During the pandemic, Nabisco has profited, with a revenue increase of $26.8 billion in 2020. Yet Nabisco's parent company, Mondelez International, continues to disadvantage laborers fighting for a fair contract.
Show solidarity with Nabisco union staff striking for fair contracts and a well-deserved work-life balance.
The strike began when workers in Oregon walked out after Mondelez International proposed changes to healthcare and scheduling during contract negotiations that would impact Nabisco union workers across the country. After eliminating pension plans in 2018, Mondelez has now come to the table with proposed alternate work schedules of 12-hour days. This proposal would eliminate overtime pay for weekend workers, disrupt family time, and create unpredictability for compensation expectations weekly.

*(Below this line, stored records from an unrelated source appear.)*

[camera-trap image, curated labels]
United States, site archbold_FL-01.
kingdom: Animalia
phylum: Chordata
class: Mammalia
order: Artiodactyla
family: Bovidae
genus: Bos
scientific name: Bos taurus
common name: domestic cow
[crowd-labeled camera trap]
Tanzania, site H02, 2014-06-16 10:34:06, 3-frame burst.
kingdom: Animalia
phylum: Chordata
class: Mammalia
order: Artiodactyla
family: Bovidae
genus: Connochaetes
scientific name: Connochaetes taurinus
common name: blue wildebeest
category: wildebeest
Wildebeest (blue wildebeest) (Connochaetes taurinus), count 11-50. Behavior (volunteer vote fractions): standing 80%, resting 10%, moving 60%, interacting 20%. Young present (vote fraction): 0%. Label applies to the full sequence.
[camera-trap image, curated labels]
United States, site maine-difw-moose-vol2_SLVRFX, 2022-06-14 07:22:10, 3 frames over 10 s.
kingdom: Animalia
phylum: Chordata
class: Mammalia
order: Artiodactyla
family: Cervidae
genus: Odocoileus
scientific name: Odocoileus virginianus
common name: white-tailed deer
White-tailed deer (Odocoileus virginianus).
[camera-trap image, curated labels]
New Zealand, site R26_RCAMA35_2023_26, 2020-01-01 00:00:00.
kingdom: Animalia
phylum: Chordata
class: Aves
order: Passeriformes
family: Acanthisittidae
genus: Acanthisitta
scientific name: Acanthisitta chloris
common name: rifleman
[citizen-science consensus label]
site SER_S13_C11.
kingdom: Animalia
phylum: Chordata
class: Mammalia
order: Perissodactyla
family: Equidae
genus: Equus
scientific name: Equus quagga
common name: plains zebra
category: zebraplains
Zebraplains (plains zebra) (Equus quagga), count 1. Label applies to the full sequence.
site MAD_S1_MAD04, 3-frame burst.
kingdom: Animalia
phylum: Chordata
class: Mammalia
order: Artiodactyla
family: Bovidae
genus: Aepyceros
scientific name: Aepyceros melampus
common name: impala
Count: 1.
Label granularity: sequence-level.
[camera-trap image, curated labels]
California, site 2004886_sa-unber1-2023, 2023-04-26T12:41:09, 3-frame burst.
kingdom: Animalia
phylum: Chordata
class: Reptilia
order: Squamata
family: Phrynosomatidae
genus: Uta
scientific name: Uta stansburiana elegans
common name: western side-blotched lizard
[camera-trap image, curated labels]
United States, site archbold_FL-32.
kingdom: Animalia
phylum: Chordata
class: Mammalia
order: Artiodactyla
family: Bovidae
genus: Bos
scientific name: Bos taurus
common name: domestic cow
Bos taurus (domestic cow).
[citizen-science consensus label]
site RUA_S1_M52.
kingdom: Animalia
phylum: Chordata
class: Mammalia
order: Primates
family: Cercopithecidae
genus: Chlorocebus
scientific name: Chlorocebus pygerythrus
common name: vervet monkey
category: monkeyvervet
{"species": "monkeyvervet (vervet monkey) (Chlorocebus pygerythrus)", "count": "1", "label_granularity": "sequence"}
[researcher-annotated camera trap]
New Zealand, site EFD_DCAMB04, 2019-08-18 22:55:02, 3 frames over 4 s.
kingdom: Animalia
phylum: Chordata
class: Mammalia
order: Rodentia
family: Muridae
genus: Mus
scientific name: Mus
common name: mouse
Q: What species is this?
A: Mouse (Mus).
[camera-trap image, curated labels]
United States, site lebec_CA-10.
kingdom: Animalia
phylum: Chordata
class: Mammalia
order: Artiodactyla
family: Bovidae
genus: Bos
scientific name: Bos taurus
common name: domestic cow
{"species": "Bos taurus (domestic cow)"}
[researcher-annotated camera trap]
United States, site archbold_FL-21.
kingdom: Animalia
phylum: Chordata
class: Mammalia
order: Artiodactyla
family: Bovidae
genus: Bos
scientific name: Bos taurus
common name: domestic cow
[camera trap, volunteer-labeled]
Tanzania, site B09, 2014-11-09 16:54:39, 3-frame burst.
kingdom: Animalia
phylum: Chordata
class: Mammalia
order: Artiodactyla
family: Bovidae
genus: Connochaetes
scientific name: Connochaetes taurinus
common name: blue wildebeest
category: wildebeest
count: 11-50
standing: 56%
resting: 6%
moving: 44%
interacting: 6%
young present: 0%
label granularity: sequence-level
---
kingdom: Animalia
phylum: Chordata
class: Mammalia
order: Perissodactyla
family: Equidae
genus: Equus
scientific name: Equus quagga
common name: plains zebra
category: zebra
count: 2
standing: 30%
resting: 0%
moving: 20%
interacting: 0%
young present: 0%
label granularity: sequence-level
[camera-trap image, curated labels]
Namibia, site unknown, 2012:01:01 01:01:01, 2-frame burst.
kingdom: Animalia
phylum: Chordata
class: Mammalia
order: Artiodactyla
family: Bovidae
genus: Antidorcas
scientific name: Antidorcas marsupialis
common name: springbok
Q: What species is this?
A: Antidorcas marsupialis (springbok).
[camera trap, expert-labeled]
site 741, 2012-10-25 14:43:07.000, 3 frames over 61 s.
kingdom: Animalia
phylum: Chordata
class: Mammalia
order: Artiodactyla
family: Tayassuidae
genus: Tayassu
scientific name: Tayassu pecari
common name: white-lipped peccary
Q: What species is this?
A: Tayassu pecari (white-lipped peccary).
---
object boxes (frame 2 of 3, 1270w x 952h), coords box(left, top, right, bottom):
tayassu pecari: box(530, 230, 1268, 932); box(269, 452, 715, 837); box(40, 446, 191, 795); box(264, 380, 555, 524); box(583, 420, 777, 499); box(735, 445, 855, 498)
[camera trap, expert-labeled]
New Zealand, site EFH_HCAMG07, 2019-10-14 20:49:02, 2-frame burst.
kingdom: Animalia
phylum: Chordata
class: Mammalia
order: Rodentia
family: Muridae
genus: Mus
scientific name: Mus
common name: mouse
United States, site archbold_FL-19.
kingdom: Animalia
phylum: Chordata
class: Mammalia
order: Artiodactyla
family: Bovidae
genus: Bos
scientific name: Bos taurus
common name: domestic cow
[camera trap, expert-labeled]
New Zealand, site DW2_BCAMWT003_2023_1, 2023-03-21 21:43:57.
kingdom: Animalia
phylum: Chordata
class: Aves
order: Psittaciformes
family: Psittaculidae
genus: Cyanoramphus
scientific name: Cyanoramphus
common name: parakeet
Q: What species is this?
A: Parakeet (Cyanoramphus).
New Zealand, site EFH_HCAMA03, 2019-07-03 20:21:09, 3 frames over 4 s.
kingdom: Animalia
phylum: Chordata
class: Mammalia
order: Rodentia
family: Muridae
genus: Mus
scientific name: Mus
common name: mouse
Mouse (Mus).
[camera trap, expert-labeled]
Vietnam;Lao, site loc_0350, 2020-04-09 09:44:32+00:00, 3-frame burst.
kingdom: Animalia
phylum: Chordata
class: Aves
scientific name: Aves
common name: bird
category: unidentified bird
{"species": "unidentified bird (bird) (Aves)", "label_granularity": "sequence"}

Mondelez has also proposed a new employee benefits program that is inferior to what current union employees receive, a tactic that would create division among the union. This proposal comes after years of concessions made on behalf of Nabisco employees, which have resulted in workers forfeiting wages to avoid premiums.
As is all too common in the food production industry, employees at Nabisco companies across the country are overworked and underpaid, with eighty-hour weeks a frequent occurrence and some employees working every day, 16-hour days during the pandemic. Workers also fear that the company's refusal to concede will result in the closure of more U.S. facilities. Earlier this year, Mondelez International closed two U.S. facilities, impacting 1000 workers.
Tell Mondelez International to meet the demands of Nabisco employees across the country and to keep facilities in the U.S.
As we strategically think about, plan, and implement a path for economic recovery past the pandemic, we must expand the conversation to include workers across the country who have carried the labor of driving our economy forward. These workers, and all people engaged in the labor force, deserve a path towards the middle class. These oppressive systems within businesses have the highest impact on marginalized communities, who work hard and deserve access to upward mobility.
Show support for workers on the front line of this pandemic.